Written task:
Answer these questions using the text below on deposit systems and electrical waste.
(a) What range did the task force give for the costs of a deposit system?
(b) How much money is the project led by the Waste and Resources Action Programme worth?
(c) Which parts of the WEEE Directive introduce requirements for treating collected items?

Study text:
To ask the Secretary of State for Environment, Food and Rural Affairs what assessment he has made of the likely effects of a deposit system for returnable cans and bottles on the amount of domestic and commercial waste; and if he will make a statement. (78011)

The Department commissioned a project last year to evaluate whether a deposit system could provide additional value in the UK alongside the current packaging waste recovery system. The work has now been completed and has taken into account existing deposit and return schemes in other parts of Europe, the USA and Canada. The Government will evaluate the findings including an assessment of the likely cost implications, taking account of the fact that additional costs are likely to be passed on to consumers.

The Department has also had discussions with the Advisory Committee on Packaging, regarding the impact of a deposit system. A task force concluded that the costs would be significant, and might be in the region of £1 billion to £7 billion, depending on how any such systems were set up.

The Waste and Resources Action Programme (WRAP) has also been leading a £1.2 million project to help retailers pilot new ways of encouraging householders to return their wastes to collection systems at supermarkets for recycling. The project has looked at whether these new approaches, including the use of new technology in bring banks and incentives such as discount vouchers, could help bolster recycling rates and attract new recyclers.

To ask the Secretary of State for Environment, Food and Rural Affairs what standards the Government plan to introduce for operators recycling televisions and computer monitors containing cathode ray tubes. (78441)

The Waste Electrical and Electronic Equipment (WEEE) Directive aims to minimise WEEE arisings and to encourage reuse, recycling and recovery.

Article 6(1) and annex II of the Directive introduce requirements for the treatment of collected items of WEEE to remove certain substances, preparations and components. The aim is to avoid the dispersion of pollutants into any recycled material or the waste stream. Cathode ray tubes (including their fluorescent coating) are among the substances that have to be removed.

This type of treatment will be subject to waste management licencing to ensure the protection of the environment and human health. We will publish guidance on how to comply with these requirements for those involved with the treatment of WEEE once regulations are made to transpose these provisions.

Data for review:
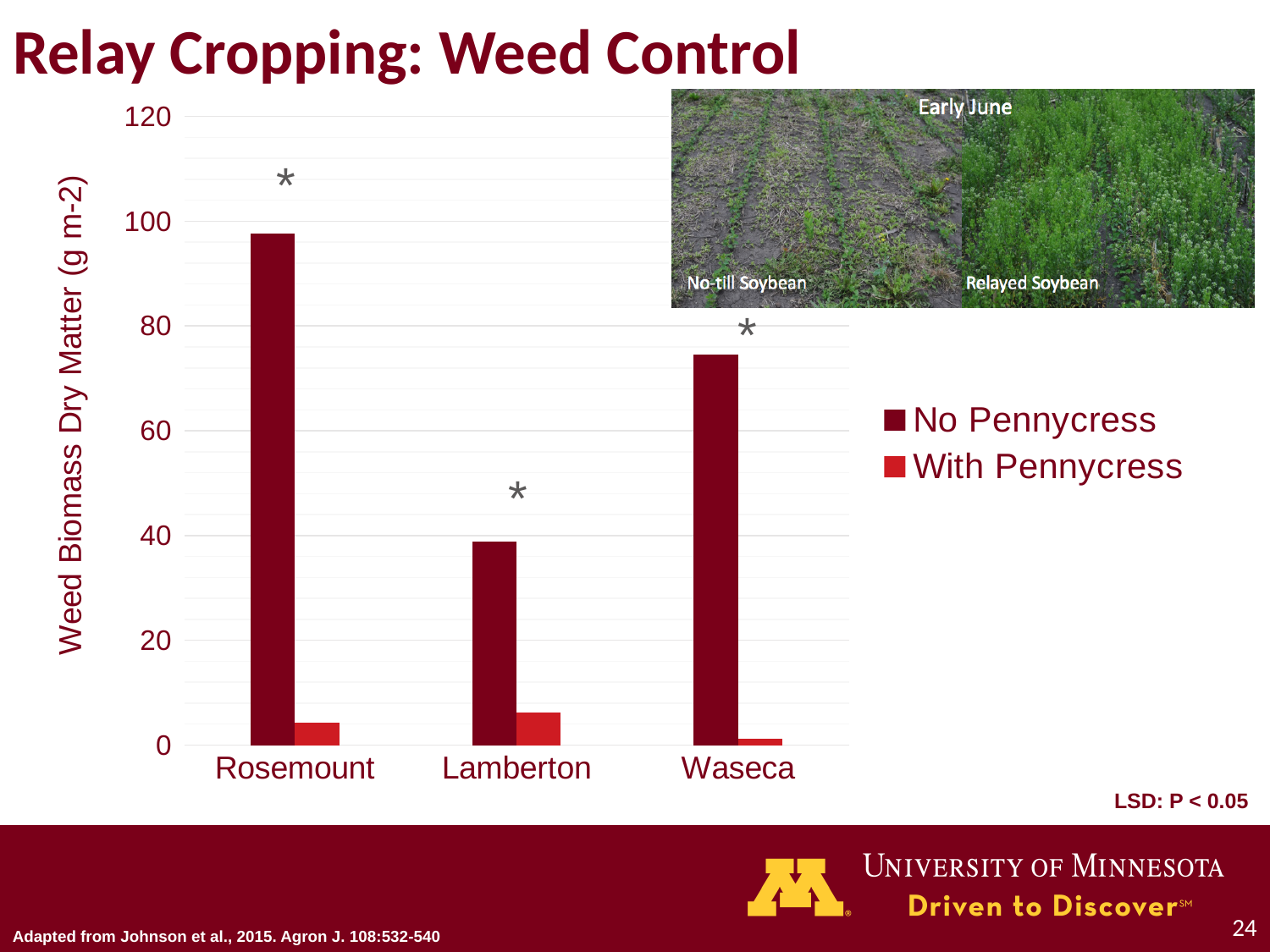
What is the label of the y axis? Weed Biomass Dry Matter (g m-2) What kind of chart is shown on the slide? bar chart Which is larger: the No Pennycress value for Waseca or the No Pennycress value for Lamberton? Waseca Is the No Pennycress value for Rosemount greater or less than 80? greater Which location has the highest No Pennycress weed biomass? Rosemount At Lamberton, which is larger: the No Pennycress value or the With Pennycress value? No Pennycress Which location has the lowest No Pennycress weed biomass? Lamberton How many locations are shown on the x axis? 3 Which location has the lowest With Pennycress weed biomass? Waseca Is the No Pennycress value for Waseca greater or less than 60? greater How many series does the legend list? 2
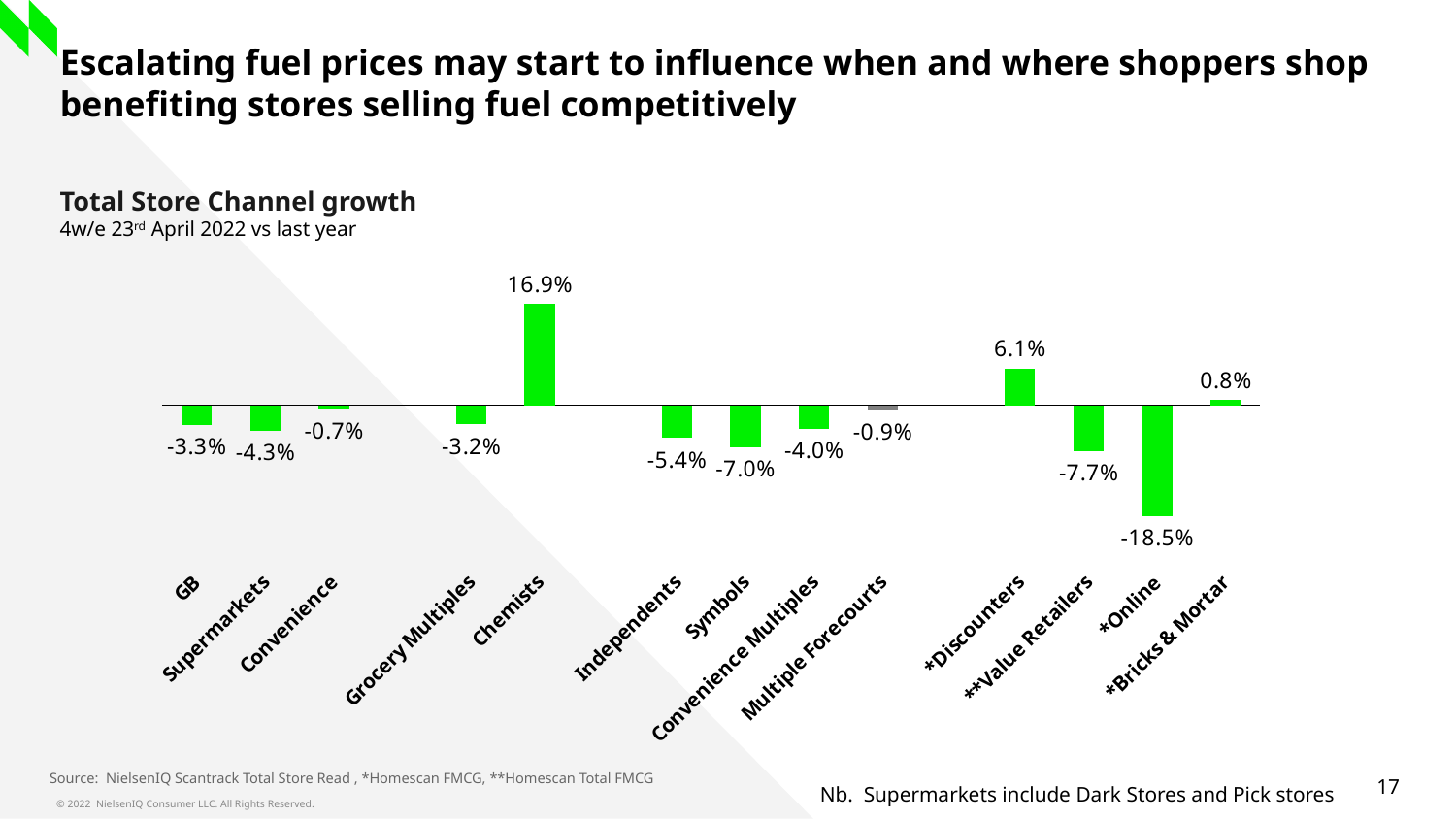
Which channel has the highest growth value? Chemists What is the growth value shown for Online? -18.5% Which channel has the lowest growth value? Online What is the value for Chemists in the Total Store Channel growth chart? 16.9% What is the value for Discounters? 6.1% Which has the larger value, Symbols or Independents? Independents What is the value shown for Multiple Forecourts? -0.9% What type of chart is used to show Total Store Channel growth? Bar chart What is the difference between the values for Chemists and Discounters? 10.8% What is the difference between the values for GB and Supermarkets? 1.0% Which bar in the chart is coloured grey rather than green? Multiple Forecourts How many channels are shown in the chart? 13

==

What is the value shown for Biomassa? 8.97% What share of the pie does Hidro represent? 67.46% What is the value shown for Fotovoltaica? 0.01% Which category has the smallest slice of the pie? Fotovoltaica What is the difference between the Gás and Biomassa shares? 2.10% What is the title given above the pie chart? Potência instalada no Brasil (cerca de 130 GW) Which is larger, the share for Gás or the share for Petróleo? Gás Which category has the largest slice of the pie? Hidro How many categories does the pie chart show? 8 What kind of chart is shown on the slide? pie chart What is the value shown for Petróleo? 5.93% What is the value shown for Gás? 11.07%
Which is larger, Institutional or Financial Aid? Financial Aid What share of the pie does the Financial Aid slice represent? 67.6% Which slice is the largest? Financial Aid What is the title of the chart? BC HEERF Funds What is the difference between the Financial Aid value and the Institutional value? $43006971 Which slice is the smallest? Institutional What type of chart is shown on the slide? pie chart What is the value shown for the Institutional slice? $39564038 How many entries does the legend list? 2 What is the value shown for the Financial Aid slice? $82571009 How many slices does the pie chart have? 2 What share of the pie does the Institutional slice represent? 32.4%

Reply to the task:
(a) £1 billion to £7 billion, depending on how any such systems were set up.
(b) £1.2 million.
(c) Article 6(1) and annex II.